Weiter geht es mit dem Ausprobieren levantinischer Schmankerl. Das "Bio-Ei Sephardic Style" entpuppt sich als braunes Sol-Ei, das seine Färbung vom Kaffee hat, in den es zusammen mit Zwiebeln und Salz eingelegt war (pro Ei ein Euro). Das ist witzig, aber nicht weiter bemerkenswert. Sensationell ist dagegen "Zhug", eine Art Grüne Sauce nach jemenitischem Rezept aus Koriander, Petersilie und grüner Chilischote, verflixt scharf, aber gut .

Grundzutat des "New School Tabbouleh" sind Quinoa-Perlchen, sehr schön angemacht mit Minze, Petersilie, Erbsen, roten Zwiebelchen und getrockneten Paprikaflocken.
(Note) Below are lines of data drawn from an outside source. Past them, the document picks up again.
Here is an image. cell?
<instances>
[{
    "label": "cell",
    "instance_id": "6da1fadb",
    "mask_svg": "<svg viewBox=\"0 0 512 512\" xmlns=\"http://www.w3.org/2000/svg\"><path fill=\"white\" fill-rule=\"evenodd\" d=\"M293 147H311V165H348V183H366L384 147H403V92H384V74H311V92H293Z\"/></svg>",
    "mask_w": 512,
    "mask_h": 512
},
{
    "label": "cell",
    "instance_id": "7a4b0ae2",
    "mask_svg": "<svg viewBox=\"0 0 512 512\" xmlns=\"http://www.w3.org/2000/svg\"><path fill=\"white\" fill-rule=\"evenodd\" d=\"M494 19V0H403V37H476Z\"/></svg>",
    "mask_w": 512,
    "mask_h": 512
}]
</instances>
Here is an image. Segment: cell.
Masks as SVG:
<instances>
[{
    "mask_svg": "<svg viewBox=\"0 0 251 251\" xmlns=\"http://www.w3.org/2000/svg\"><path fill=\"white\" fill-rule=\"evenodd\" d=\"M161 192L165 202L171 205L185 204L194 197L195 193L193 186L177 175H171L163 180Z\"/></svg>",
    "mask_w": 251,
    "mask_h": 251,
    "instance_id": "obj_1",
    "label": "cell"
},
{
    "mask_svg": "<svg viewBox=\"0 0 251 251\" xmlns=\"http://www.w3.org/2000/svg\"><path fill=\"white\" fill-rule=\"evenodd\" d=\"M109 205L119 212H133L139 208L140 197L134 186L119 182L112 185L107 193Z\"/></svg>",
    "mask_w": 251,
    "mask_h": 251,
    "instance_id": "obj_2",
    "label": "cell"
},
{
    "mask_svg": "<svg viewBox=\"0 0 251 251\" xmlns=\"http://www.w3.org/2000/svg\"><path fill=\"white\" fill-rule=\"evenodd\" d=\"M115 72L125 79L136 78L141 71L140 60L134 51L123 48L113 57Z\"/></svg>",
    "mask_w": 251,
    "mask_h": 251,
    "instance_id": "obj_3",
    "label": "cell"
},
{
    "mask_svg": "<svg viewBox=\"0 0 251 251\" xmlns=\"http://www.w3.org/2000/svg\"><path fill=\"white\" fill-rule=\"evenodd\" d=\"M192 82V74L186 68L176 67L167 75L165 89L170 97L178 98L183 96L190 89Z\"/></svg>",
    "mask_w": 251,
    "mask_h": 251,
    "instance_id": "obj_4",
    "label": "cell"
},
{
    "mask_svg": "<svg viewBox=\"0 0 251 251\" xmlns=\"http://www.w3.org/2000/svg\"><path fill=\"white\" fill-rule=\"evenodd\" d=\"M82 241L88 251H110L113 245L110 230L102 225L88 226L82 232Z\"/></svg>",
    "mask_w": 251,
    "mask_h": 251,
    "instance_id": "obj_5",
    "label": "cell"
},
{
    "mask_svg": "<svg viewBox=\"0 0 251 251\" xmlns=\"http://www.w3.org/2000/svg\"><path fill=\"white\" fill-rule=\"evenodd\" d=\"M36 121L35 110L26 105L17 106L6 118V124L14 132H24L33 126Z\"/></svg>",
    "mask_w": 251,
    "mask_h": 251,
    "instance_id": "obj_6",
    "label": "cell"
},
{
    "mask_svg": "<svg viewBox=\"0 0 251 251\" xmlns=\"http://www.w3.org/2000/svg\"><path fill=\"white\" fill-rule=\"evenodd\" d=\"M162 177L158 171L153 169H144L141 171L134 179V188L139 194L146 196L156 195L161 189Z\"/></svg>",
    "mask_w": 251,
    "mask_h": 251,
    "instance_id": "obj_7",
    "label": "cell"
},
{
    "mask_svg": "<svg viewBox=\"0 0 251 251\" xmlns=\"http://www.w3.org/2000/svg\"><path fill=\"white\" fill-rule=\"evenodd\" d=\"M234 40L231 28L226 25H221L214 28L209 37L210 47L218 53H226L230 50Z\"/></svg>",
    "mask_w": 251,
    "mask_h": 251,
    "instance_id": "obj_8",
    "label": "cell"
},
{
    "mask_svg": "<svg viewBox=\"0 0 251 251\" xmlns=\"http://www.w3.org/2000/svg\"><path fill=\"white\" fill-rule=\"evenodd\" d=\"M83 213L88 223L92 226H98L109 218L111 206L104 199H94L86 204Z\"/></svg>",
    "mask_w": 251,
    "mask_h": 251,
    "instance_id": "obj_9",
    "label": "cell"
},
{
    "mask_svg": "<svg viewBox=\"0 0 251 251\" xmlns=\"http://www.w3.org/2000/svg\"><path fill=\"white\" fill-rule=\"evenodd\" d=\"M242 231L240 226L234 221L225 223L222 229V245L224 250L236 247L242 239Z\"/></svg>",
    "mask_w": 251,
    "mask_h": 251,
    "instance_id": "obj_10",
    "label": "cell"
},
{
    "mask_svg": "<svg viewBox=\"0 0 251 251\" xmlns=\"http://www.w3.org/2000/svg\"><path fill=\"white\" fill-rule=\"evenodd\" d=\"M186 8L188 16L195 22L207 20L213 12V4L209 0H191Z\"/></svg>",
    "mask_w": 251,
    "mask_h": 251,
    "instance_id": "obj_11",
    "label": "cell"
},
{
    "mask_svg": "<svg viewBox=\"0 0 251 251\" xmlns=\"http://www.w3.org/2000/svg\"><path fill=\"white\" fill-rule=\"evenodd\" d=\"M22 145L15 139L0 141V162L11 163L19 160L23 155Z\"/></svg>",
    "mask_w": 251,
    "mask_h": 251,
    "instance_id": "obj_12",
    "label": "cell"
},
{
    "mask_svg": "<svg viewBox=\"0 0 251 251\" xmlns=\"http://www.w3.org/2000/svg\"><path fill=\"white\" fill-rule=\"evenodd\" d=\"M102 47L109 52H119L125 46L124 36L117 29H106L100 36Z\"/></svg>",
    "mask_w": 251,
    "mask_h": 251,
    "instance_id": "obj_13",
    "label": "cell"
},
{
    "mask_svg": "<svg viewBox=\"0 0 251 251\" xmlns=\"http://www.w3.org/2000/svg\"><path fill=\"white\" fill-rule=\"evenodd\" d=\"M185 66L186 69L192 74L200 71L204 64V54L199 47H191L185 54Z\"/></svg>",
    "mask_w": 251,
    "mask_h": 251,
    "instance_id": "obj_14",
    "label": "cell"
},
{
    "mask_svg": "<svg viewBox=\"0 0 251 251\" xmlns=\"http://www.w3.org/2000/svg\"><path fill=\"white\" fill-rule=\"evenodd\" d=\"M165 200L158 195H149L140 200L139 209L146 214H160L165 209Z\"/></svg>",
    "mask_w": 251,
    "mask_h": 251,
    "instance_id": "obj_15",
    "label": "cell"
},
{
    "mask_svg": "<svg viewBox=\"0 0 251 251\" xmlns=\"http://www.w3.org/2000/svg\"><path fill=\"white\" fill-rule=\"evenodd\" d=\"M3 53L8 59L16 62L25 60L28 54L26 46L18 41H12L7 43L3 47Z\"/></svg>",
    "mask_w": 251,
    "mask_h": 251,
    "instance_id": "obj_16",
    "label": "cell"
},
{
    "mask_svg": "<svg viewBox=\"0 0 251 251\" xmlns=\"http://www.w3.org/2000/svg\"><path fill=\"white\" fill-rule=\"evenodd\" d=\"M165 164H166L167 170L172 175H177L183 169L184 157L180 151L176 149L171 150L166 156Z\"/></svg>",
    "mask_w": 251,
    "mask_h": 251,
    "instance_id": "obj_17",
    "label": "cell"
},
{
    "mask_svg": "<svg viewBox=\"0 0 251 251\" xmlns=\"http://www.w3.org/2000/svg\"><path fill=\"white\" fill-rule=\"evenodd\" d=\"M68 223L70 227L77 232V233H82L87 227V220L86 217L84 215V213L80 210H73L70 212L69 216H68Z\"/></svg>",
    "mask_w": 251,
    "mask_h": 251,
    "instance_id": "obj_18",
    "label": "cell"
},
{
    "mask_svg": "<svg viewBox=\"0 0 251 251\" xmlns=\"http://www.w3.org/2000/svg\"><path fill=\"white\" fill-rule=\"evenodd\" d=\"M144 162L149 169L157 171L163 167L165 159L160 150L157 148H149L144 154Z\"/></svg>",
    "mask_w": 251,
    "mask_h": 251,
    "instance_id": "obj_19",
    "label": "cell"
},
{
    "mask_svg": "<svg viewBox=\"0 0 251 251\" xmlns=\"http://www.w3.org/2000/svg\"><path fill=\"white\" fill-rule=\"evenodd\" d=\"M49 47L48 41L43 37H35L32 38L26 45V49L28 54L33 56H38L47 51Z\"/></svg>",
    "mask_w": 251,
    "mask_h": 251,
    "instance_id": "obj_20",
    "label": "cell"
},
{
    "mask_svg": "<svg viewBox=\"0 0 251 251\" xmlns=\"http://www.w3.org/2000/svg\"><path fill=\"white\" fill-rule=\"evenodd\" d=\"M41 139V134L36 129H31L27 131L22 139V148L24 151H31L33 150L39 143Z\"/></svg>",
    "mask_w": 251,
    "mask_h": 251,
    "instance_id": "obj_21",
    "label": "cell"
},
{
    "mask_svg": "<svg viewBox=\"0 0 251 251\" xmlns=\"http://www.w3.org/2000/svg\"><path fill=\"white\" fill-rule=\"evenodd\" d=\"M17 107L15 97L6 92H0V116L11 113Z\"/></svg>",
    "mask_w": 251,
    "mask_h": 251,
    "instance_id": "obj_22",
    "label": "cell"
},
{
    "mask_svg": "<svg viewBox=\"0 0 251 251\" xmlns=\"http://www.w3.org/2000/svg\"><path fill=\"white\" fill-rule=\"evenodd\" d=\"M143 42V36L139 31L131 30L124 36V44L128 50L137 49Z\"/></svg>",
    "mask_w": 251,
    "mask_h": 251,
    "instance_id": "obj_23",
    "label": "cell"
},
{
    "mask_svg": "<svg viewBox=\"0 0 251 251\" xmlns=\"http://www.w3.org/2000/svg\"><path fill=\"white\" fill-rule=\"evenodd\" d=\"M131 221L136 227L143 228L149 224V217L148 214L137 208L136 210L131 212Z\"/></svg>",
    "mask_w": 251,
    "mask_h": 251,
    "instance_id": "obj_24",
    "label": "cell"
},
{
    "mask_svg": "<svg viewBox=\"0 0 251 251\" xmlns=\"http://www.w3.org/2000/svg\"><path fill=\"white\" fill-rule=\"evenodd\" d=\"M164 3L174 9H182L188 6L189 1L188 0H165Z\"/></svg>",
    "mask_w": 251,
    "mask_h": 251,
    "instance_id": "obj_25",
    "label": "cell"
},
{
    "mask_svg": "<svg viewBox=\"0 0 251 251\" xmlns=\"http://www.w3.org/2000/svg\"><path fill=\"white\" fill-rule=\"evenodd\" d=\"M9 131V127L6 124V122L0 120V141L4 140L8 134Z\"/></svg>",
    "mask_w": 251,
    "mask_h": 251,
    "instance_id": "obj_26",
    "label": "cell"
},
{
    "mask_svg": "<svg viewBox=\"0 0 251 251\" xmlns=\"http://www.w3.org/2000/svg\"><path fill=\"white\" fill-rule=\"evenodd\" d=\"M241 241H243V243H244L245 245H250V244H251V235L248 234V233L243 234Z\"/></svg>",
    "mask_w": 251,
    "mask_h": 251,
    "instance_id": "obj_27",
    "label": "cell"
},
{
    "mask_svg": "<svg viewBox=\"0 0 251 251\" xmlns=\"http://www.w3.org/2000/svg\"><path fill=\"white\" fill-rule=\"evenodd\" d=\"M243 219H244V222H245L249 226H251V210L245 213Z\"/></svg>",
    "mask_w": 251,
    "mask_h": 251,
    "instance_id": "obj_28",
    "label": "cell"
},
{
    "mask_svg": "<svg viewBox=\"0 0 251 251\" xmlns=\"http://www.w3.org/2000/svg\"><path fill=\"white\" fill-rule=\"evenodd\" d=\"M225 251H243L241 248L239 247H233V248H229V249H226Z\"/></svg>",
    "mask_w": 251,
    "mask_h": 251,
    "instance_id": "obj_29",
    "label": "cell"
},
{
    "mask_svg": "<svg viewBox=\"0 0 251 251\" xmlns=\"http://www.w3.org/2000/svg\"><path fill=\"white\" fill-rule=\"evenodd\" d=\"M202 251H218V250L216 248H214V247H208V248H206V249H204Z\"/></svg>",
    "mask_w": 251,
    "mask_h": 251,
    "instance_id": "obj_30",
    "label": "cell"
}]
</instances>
Dazu gibt es frisches Zitronendressing (3,90 Euro). Eigentlich ist man schon lange satt, aber wer auf dieses Dessert verzichtet, dem ist nicht zu helfen: Knafeh - eine Mischung aus Mascarpone und Mozzarella aus dem Ofen, mit Rosenwassersirup verfeinert und mit Fadenteig überbacken. Großartig, wie sich das Rosenaroma entfaltet, wunderschön die ockerfarbene Graslandschaft aus Teighalmen mit einer kleinen Oase aus gehackten Pistazien in der Mitte. Dazu kommt orientalische Cola auf den Tisch, "Haji Cola", die Erfindung eines arabischstämmigen Hamburgers, ist dattelfruchtig, nicht allzu süß und hat wenig Kohlensäure. Nicht jedermanns Sache, aber ausprobieren ist sollte man sie (2,90 Euro).

Derweil ist man im Laden Ein wieder weiter, bei Redaktionsschluss war das Team von Mashery Kitchen aus- und das von "Pelican's Jamaican Food" eingezogen - eine weitere kulinarische Wundertüte, die den Charme des Konzeptes ausmacht und von Max Trompetter gewissenhaft kuratiert werden dürfte. Die Mashery-Macher wollen nach ihrem kulinarischen Freischwimmer weiterkochen, mit fester Adresse. In ein paar Monaten soll in der Kölner Roonstraße die erste Hummus-Bar der Stadt eröffnen. Und wenn es gelingt, die Qualität auf dem Niveau des Probebetriebs zu halten, wird alles gut.